## What you should do
Please write out the full listing beneath this line exactly, skipping its images.

## The data
--*--

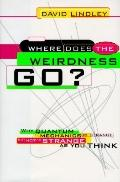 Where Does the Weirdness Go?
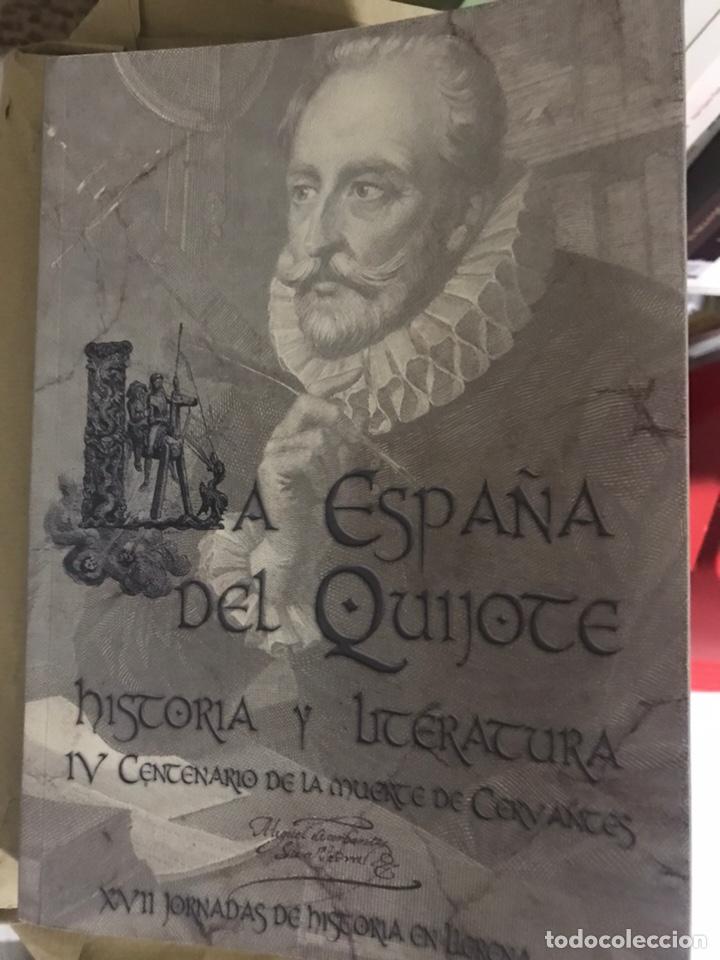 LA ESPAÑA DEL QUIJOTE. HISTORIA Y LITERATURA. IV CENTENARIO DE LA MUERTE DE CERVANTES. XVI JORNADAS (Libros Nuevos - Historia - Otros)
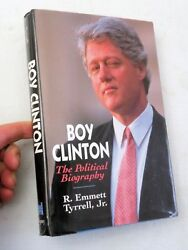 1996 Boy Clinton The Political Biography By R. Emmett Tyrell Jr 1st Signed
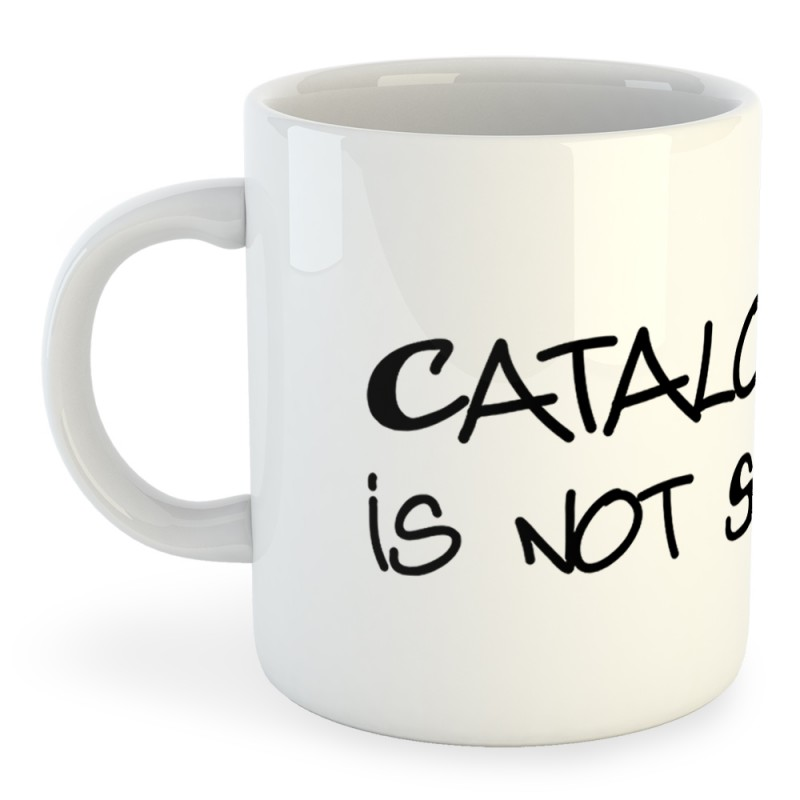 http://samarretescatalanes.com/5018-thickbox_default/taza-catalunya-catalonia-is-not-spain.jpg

--*--

## Written response
 Where Does the Weirdness Go?
 LA ESPAÑA DEL QUIJOTE. HISTORIA Y LITERATURA. IV CENTENARIO DE LA MUERTE DE CERVANTES. XVI JORNADAS (Libros Nuevos - Historia - Otros)
 1996 Boy Clinton The Political Biography By R. Emmett Tyrell Jr 1st Signed
 http://samarretescatalanes.com/5018-thickbox_default/taza-catalunya-catalonia-is-not-spain.jpg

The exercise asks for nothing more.